* **INSTRUCTIONS TO FOLLOW**
Please copy the listing below word for word.
** Begin PROVIDED RECORDS **
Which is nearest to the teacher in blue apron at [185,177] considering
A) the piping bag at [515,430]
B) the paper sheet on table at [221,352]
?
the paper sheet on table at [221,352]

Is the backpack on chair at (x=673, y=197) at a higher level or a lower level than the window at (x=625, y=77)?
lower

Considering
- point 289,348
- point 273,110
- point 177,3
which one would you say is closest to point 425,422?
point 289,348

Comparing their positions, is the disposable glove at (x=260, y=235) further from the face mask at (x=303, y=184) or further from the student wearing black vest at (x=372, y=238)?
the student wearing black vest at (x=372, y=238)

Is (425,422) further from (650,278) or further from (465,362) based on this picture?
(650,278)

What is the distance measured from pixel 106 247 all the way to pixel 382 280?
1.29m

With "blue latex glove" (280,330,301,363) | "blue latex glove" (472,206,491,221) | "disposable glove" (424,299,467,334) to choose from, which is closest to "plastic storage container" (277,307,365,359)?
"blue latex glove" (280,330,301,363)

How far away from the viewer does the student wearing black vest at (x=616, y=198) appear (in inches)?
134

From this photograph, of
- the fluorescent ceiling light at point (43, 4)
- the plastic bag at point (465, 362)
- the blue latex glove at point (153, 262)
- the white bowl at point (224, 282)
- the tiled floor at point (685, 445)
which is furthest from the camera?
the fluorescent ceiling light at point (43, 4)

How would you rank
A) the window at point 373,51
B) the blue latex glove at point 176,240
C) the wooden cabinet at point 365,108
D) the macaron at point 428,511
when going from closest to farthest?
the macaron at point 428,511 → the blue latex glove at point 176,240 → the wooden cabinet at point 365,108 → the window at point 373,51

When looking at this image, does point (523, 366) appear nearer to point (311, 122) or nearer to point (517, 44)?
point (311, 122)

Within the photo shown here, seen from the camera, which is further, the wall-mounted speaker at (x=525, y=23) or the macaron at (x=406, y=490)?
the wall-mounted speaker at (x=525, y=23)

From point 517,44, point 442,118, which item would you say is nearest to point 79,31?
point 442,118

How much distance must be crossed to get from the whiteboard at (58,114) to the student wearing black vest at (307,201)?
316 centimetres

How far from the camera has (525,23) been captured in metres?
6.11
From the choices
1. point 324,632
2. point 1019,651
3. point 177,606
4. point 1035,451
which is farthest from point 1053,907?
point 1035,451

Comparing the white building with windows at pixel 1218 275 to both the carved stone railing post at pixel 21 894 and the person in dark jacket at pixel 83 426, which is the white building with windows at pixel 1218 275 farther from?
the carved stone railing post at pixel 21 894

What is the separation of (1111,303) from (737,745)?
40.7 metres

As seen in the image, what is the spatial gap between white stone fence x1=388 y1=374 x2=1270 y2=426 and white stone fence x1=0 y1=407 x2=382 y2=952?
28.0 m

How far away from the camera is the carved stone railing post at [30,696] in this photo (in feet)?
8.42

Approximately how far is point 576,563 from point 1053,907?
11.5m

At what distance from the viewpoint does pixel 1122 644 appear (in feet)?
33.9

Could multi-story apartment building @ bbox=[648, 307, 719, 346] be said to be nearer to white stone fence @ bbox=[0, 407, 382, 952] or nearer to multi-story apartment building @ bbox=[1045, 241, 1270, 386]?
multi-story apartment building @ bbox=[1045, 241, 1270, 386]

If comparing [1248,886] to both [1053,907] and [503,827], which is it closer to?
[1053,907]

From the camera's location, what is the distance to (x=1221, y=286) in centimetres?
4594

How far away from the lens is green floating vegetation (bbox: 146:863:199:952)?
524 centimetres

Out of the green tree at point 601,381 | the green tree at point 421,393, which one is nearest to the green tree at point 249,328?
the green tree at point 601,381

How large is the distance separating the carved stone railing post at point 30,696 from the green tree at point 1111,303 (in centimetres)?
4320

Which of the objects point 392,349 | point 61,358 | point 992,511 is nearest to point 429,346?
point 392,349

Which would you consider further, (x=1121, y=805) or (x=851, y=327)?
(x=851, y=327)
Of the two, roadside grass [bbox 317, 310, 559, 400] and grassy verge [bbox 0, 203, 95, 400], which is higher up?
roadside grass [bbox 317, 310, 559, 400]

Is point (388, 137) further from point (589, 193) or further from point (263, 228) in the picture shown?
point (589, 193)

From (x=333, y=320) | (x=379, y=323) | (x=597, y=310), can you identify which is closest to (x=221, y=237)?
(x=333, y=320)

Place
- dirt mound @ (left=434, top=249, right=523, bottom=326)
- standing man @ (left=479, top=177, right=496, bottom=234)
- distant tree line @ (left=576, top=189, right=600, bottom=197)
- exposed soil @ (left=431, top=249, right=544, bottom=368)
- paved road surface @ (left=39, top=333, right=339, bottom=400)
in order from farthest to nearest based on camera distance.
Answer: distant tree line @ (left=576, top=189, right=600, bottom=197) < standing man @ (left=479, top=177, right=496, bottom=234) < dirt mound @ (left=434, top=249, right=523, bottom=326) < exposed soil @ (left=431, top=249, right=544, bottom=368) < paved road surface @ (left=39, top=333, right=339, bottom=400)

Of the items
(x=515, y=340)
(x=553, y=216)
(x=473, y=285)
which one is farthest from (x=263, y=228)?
** End PROVIDED RECORDS **
* **SOLUTION FOR THIS PROBLEM**
Which is nearest to the teacher in blue apron at [185,177] considering
A) the piping bag at [515,430]
B) the paper sheet on table at [221,352]
?
the paper sheet on table at [221,352]

Is the backpack on chair at (x=673, y=197) at a higher level or a lower level than the window at (x=625, y=77)?
lower

Considering
- point 289,348
- point 273,110
- point 177,3
which one would you say is closest to point 425,422?
point 289,348

Comparing their positions, is the disposable glove at (x=260, y=235) further from the face mask at (x=303, y=184) or further from the student wearing black vest at (x=372, y=238)?
the student wearing black vest at (x=372, y=238)

Is (425,422) further from (650,278) or further from (465,362) based on this picture?
(650,278)

What is the distance measured from pixel 106 247 all the way to pixel 382 280?
1.29m

With "blue latex glove" (280,330,301,363) | "blue latex glove" (472,206,491,221) | "disposable glove" (424,299,467,334) to choose from, which is closest to "plastic storage container" (277,307,365,359)?
"blue latex glove" (280,330,301,363)

How far away from the viewer does the student wearing black vest at (x=616, y=198) appear (in inches)?
134

From this photograph, of
- the fluorescent ceiling light at point (43, 4)
- the plastic bag at point (465, 362)
- the blue latex glove at point (153, 262)
- the white bowl at point (224, 282)
- the tiled floor at point (685, 445)
which is furthest from the camera?
the fluorescent ceiling light at point (43, 4)

How would you rank
A) the window at point 373,51
B) the blue latex glove at point 176,240
C) the wooden cabinet at point 365,108
D) the macaron at point 428,511
when going from closest to farthest?
the macaron at point 428,511 → the blue latex glove at point 176,240 → the wooden cabinet at point 365,108 → the window at point 373,51

When looking at this image, does point (523, 366) appear nearer to point (311, 122) or nearer to point (517, 44)?
point (311, 122)

Within the photo shown here, seen from the camera, which is further, the wall-mounted speaker at (x=525, y=23) or the macaron at (x=406, y=490)?
the wall-mounted speaker at (x=525, y=23)

From point 517,44, point 442,118, which item would you say is nearest to point 79,31?
point 442,118

How much distance must be crossed to get from the whiteboard at (58,114) to the student wearing black vest at (307,201)?
316 centimetres

How far from the camera has (525,23) been captured in metres?
6.11
From the choices
1. point 324,632
2. point 1019,651
3. point 177,606
4. point 1035,451
which is farthest from point 1053,907?
point 1035,451

Comparing the white building with windows at pixel 1218 275 to both the carved stone railing post at pixel 21 894 and the person in dark jacket at pixel 83 426, which is the white building with windows at pixel 1218 275 farther from?
the carved stone railing post at pixel 21 894

What is the separation of (1111,303) from (737,745)?
40.7 metres

As seen in the image, what is the spatial gap between white stone fence x1=388 y1=374 x2=1270 y2=426 and white stone fence x1=0 y1=407 x2=382 y2=952?
28.0 m

How far away from the camera is the carved stone railing post at [30,696] in this photo (in feet)?
8.42

Approximately how far is point 576,563 from point 1053,907?
11.5m

At what distance from the viewpoint does pixel 1122 644 appear (in feet)?
33.9

Could multi-story apartment building @ bbox=[648, 307, 719, 346] be said to be nearer to white stone fence @ bbox=[0, 407, 382, 952] or nearer to multi-story apartment building @ bbox=[1045, 241, 1270, 386]?
multi-story apartment building @ bbox=[1045, 241, 1270, 386]

If comparing [1248,886] to both [1053,907] and [503,827], which is it closer to?
[1053,907]

From the camera's location, what is the distance to (x=1221, y=286) in centimetres?
4594

How far away from the lens is green floating vegetation (bbox: 146:863:199:952)?
524 centimetres

Out of the green tree at point 601,381 | the green tree at point 421,393, which one is nearest to the green tree at point 249,328?
the green tree at point 601,381

How large is the distance separating the carved stone railing post at point 30,696 from the green tree at point 1111,303 (in centimetres)?
4320

Which of the objects point 392,349 | point 61,358 | point 992,511 is nearest to point 429,346?
point 392,349

Which would you consider further, (x=1121, y=805) or (x=851, y=327)?
(x=851, y=327)
Of the two, roadside grass [bbox 317, 310, 559, 400] and grassy verge [bbox 0, 203, 95, 400], which is higher up?
roadside grass [bbox 317, 310, 559, 400]

Is point (388, 137) further from point (589, 193) or further from point (263, 228) in the picture shown?
point (589, 193)

From (x=333, y=320) | (x=379, y=323) | (x=597, y=310), can you identify which is closest to (x=221, y=237)?
(x=333, y=320)

Place
- dirt mound @ (left=434, top=249, right=523, bottom=326)
- standing man @ (left=479, top=177, right=496, bottom=234)
- distant tree line @ (left=576, top=189, right=600, bottom=197)
- exposed soil @ (left=431, top=249, right=544, bottom=368)
- paved road surface @ (left=39, top=333, right=339, bottom=400)
in order from farthest to nearest based on camera distance.
Answer: distant tree line @ (left=576, top=189, right=600, bottom=197) < standing man @ (left=479, top=177, right=496, bottom=234) < dirt mound @ (left=434, top=249, right=523, bottom=326) < exposed soil @ (left=431, top=249, right=544, bottom=368) < paved road surface @ (left=39, top=333, right=339, bottom=400)

Of the items
(x=515, y=340)
(x=553, y=216)
(x=473, y=285)
which one is farthest from (x=263, y=228)?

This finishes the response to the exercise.